Ahead of the Africa-France summit in Nairobi on May 11-12, Ghana’s foreign minister, Samuel Okudzeto Ablakwa, said there were signs that France was ready to “cooperate” on “restorative justice”. A member of Macron’s entourage said France and Ghana would work together on the issue “which is important to the president.”
Marie-Annick Gournet, vice-chancellor for restorative and social futures at the University of Bristol, was born in Guadeloupe. He said it was crucial for the inauguration ceremony in Nantes that France show action and not just talk on the issue of enslavement.
“France recognized this as a crime against humanity in 2001, but if no steps are taken to address this problem, it will simply be an invalid law,” he said. “I think France is very good at legislating and making a noise; especially at the political level, the right nose. But we don’t see any change. There is nothing in terms of reparations. Yes, there is a law that recognizes this, but there is a compensatory justice work that needs to be done behind it.”
Gournet said of the inequality in Martinique and Guadeloupe: “They are part of France without being part of France. And because the people there are not treated the same, there is a sense that colonialism is going on in these islands. Whether we like it or not, the reality is the inequality that reflects exactly that in terms of people’s experiences. And if the government here and the people in power there are not ready to hear it, to understand it, words become just words and nothing changes.”
France Director Aïssata Seck Slavery Memorial Foundation, An advisory body to the government, which is partly funded by the state, said: “The issue of compensation is still a taboo subject in France. A few years ago it was difficult to even say the word compensation.” But he said he hoped France would be ready today to “start discussions… and gather people around the table to talk about the issue.” For France, he said, this means looking beyond the “prism of financial reparations” on issues of heritage, anti-racism and tackling inequality, particularly in the Caribbean.
Seck said: “It is important to emphasize that France is the European country with the largest number of people of African descent, and this is linked to its history of colonial enslavement and colonisation.
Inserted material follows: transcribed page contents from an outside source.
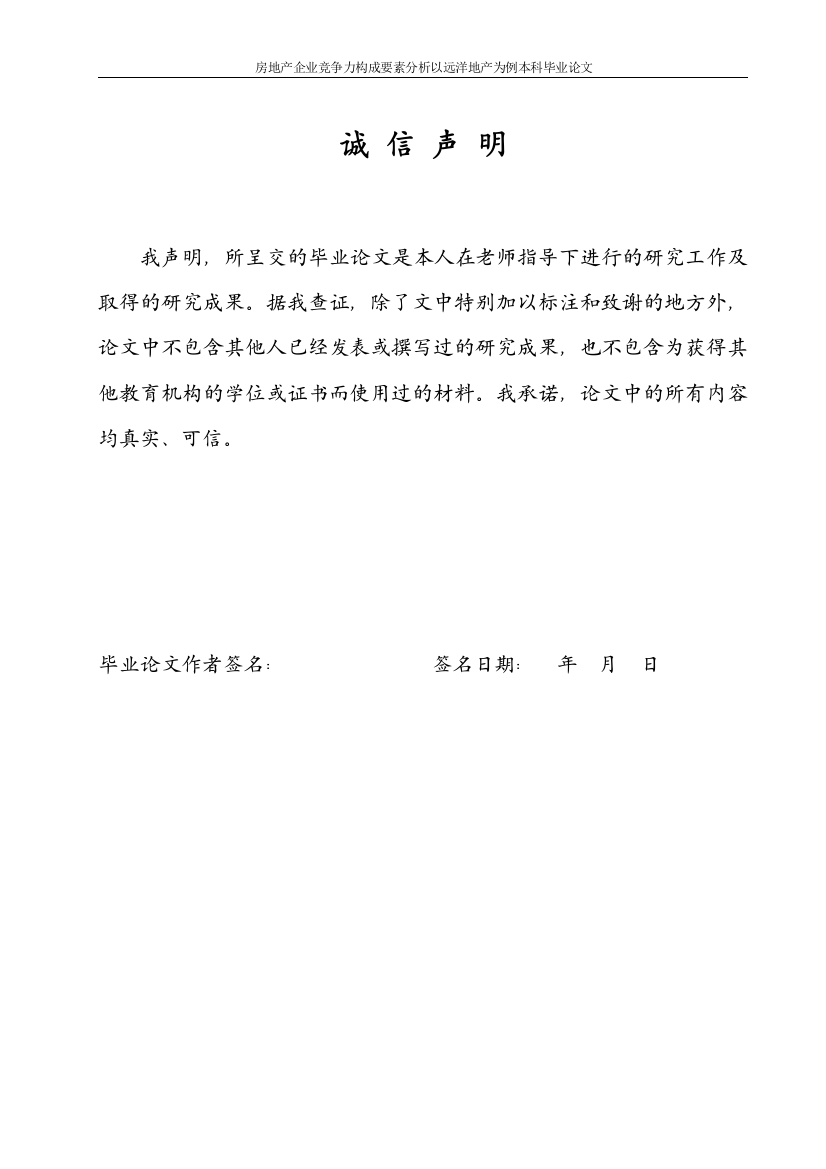 房地产企业竞争力构成要素分析以远洋地产为例本科毕业论文

诚 信 声 明

我声明，所呈交的毕业论文是本人在老师指导下进行的研究工作及取得的研究成果。据我查证，除了文中特别加以标注和致谢的地方外，论文中不包含其他人已经发表或撰写过的研究成果，也不包含为获得其他教育机构的学位或证书而使用过的材料。我承诺，论文中的所有内容均真实、可信。

毕业论文作者签名： 签名日期： 年 月 日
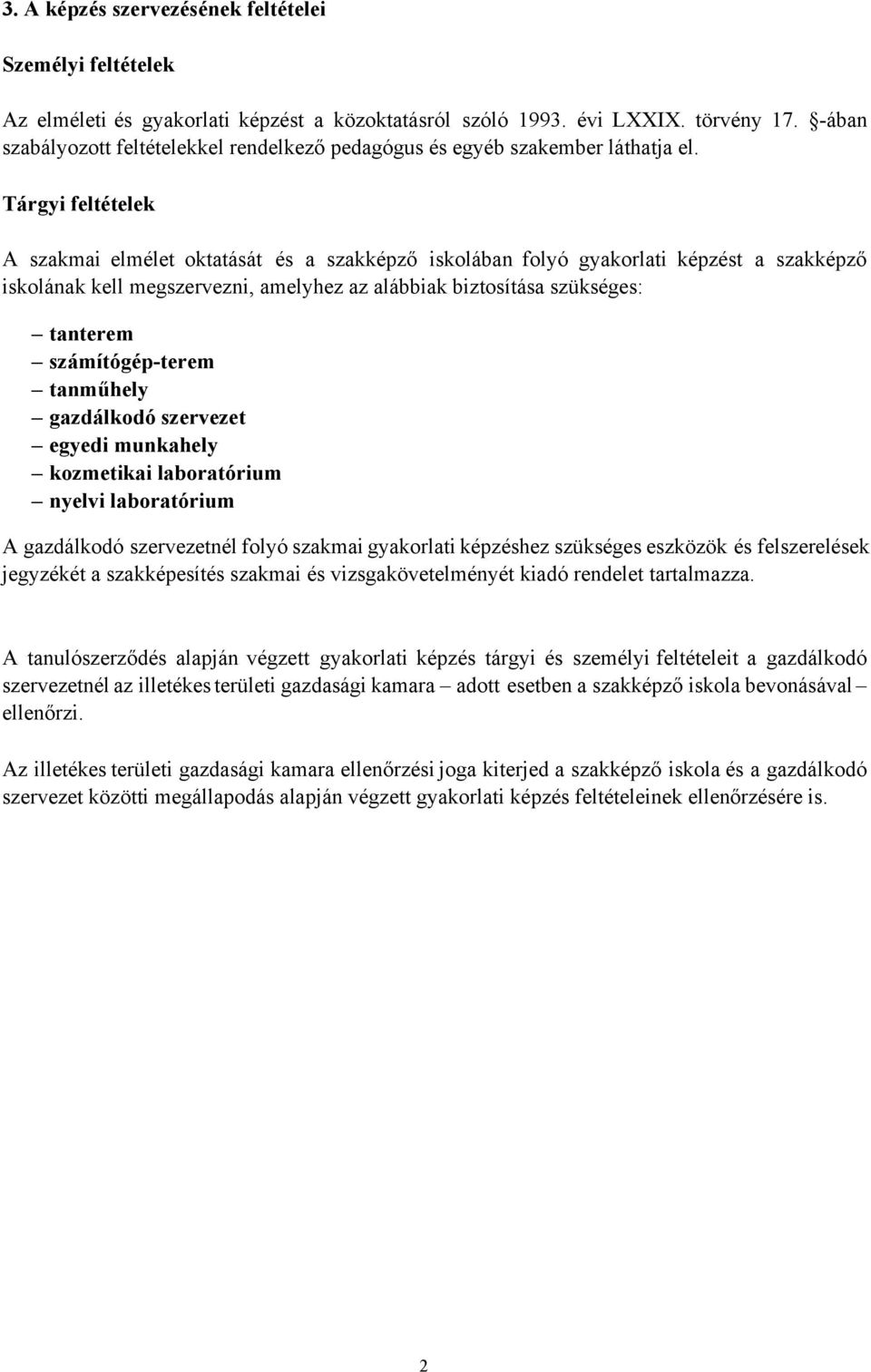 3. A képzés szervezésének feltételei

Személyi feltételek

Az elméleti és gyakorlati képzést a közoktatásról szóló 1993. évi LXXIX. törvény 17. §-ában szabályozott feltételekkel rendelkező pedagógus és egyéb szakember láthatja el.

Tárgyi feltételek

A szakmai elmélet oktatását és a szakképző iskolában folyó gyakorlati képzést a szakképző iskolának kell megszervezni, amelyhez az alábbiak biztosítása szükséges:

– tanterem
– számítógép-terem
– tanműhely
– gazdálkodó szervezet
– egyedi munkahely
– kozmetikai laboratórium
– nyelvi laboratórium

A gazdálkodó szervezetnél folyó szakmai gyakorlati képzéshez szükséges eszközök és felszerelések jegyzékét a szakképesítés szakmai és vizsgakövetelményét kiadó rendelet tartalmazza.

A tanulószerződés alapján végzett gyakorlati képzés tárgyi és személyi feltételeit a gazdálkodó szervezetnél az illetékes területi gazdasági kamara – adott esetben a szakképző iskola bevonásával – ellenőrzi.

Az illetékes területi gazdasági kamara ellenőrzési joga kiterjed a szakképző iskola és a gazdálkodó szervezet közötti megállapodás alapján végzett gyakorlati képzés feltételeinek ellenőrzésére is.

2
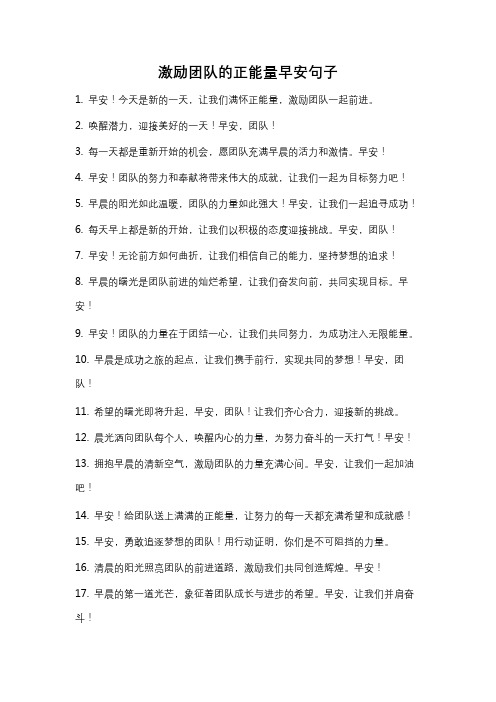 激励团队的正能量早安句子

1. 早安！今天是新的一天，让我们满怀正能量，激励团队一起前进。

2. 唤醒潜力，迎接美好的一天！早安，团队！

3. 每一天都是重新开始的机会，愿团队充满早晨的活力和激情。早安！

4. 早安！团队的努力和奉献将带来伟大的成就，让我们一起为目标努力吧！

5. 早晨的阳光如此温暖，团队的力量如此强大！早安，让我们一起追寻成功！

6. 每天早上都是新的开始，让我们以积极的态度迎接挑战。早安，团队！

7. 早安！无论前方如何曲折，让我们相信自己的能力，坚持梦想的追求！

8. 早晨的曙光是团队前进的灿烂希望，让我们奋发向前，共同实现目标。早安！

9. 早安！团队的力量在于团结一心，让我们共同努力，为成功注入无限能量。

10. 早晨是成功之旅的起点，让我们携手前行，实现共同的梦想！早安，团队！

11. 希望的曙光即将升起，早安，团队！让我们齐心合力，迎接新的挑战。

12. 晨光洒向团队每个人，唤醒内心的力量，为努力奋斗的一天打气！早安！

13. 拥抱早晨的清新空气，激励团队的力量充满心间。早安，让我们一起加油吧！

14. 早安！给团队送上满满的正能量，让努力的每一天都充满希望和成就感！

15. 早安，勇敢追逐梦想的团队！用行动证明，你们是不可阻挡的力量。

16. 清晨的阳光照亮团队的前进道路，激励我们共同创造辉煌。早安！

17. 早晨的第一道光芒，象征着团队成长与进步的希望。早安，让我们并肩奋斗！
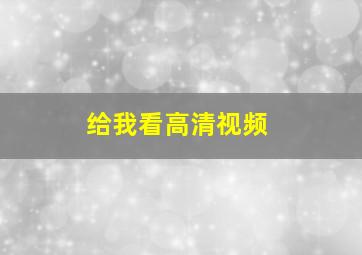 给我看高清视频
Since we have such a history, the resources devoted to this must be significant.”
In Nantes, former deputy mayor of Bristol Asher Craig, who followed Boutrin’s long fight to build the Pole of Brotherhood and Memory, said: “This kind of work by black communities is still not supported to the level it should be. It’s no accident. It’s systemic. And if we’re serious about justice, then funding, visibility and power needs to follow.”